[What is needed] Please convert everything in the records below, from the line containing "Which is farthest from the number" down to the line containing "2.69 metres" (both included), into a Markdown table with the columns Row and Text. Give each line its own numbered row and leave out blank lines.

---- Data extract

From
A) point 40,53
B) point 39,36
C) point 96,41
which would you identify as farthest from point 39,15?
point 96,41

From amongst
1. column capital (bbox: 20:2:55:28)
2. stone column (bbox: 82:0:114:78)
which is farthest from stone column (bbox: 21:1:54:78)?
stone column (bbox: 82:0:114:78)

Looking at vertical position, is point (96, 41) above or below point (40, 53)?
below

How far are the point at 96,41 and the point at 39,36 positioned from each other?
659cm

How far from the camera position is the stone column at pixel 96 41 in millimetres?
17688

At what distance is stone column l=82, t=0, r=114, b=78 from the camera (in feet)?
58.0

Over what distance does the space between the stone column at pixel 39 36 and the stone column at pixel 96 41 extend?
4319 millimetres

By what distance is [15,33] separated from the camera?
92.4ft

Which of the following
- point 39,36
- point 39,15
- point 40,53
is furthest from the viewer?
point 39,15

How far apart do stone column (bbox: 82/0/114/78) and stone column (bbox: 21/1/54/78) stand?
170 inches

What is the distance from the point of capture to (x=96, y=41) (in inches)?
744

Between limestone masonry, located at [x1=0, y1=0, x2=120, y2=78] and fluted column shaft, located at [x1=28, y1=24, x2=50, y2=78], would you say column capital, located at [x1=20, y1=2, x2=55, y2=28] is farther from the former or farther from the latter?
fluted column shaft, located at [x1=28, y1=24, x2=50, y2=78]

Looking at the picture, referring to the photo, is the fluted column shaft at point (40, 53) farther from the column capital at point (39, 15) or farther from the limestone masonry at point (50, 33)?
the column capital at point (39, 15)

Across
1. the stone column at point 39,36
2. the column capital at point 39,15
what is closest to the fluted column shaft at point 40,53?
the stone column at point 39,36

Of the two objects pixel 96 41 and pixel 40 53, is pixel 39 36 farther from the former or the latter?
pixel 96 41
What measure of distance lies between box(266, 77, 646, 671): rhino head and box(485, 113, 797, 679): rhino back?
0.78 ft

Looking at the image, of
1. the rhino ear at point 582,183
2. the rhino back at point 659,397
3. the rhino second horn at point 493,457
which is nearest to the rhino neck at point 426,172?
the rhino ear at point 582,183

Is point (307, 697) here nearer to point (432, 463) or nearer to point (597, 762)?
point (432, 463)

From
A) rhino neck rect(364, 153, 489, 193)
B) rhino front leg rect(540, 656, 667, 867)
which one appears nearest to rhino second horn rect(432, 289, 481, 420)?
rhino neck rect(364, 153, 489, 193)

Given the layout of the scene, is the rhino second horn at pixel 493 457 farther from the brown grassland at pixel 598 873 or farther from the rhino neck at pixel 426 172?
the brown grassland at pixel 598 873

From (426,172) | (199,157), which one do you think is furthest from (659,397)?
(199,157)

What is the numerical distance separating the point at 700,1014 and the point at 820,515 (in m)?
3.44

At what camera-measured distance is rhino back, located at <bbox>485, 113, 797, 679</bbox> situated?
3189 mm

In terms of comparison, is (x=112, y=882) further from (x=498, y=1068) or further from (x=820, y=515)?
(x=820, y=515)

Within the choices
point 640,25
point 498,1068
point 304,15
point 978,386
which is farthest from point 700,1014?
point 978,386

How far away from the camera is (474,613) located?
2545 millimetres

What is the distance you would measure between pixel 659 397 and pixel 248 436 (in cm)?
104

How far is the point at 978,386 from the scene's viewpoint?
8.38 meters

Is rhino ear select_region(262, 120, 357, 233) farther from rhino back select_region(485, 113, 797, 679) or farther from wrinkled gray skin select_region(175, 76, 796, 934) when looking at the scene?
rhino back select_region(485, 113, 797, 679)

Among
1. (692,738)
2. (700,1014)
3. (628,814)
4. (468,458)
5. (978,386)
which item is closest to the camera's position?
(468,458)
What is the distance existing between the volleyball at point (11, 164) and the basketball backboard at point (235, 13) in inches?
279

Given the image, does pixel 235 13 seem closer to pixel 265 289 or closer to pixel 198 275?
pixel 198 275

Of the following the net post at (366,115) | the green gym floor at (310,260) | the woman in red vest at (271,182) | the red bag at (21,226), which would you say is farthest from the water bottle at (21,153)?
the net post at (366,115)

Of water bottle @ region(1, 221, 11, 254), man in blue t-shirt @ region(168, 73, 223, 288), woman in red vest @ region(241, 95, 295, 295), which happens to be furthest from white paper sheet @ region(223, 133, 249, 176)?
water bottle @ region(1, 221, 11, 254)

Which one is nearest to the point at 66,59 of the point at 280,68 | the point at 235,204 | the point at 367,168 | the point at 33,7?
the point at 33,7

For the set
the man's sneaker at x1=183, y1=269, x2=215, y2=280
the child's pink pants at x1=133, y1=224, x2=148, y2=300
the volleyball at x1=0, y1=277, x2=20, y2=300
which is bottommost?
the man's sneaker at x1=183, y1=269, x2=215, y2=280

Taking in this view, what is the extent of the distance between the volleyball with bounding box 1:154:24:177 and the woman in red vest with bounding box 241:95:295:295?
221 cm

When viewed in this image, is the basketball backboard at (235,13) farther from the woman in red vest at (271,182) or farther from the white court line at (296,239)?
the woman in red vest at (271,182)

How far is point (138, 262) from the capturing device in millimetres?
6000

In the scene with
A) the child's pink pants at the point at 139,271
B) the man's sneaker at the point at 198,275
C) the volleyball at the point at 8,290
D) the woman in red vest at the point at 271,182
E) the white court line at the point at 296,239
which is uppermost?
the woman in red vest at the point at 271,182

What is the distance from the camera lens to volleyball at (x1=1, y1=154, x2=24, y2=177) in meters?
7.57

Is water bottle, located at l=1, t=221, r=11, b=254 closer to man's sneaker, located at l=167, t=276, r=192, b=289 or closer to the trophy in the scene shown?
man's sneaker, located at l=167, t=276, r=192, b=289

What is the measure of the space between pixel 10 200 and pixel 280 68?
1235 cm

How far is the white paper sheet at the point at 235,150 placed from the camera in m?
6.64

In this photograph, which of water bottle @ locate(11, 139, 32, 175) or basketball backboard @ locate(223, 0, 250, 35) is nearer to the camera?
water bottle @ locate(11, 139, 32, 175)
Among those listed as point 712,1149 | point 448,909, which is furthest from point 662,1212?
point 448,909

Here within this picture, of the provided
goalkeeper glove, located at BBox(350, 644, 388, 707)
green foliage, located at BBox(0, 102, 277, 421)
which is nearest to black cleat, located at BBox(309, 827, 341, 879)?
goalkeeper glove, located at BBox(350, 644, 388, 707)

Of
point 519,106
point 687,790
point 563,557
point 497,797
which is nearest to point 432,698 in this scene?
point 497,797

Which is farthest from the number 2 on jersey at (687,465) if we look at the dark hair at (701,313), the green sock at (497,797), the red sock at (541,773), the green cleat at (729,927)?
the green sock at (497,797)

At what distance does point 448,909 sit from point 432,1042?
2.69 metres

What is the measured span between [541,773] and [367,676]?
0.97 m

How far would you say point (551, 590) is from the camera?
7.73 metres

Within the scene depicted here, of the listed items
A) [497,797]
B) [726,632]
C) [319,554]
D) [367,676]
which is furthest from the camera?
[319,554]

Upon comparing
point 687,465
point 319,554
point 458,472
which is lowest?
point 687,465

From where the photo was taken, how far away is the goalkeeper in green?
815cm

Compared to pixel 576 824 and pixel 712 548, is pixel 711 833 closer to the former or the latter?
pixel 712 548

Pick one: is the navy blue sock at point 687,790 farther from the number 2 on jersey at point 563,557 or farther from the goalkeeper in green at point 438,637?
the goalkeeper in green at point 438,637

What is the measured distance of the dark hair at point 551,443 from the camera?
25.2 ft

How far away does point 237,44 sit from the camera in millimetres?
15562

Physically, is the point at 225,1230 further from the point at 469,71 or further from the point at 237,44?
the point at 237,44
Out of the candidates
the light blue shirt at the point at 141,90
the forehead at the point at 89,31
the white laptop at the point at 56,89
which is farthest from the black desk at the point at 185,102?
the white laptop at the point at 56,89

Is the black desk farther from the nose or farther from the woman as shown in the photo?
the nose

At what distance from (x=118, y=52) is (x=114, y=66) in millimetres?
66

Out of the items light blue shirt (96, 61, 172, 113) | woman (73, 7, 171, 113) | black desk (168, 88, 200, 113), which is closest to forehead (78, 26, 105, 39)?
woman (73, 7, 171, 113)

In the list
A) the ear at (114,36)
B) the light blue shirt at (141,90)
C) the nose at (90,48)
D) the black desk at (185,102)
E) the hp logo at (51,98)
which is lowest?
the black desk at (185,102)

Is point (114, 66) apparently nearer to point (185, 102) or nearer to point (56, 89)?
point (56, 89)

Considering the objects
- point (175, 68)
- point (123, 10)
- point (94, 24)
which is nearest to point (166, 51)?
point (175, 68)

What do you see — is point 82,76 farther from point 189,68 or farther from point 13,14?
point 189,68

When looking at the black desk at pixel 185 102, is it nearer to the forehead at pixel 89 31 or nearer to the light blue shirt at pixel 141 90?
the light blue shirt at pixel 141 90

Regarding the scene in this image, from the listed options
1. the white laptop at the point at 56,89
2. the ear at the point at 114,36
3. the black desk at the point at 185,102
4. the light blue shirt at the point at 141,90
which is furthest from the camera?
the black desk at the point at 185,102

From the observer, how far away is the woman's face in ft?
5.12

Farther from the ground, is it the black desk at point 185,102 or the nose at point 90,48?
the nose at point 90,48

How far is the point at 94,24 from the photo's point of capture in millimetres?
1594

--------

[Solution for this problem]
| Row | Text |
|---|---|
| 1 | Which is farthest from the number 2 on jersey at (687,465) if we look at the dark hair at (701,313), the green sock at (497,797), the red sock at (541,773), the green cleat at (729,927)? |
| 2 | the green sock at (497,797) |
| 3 | At what distance does point 448,909 sit from point 432,1042? |
| 4 | 2.69 metres |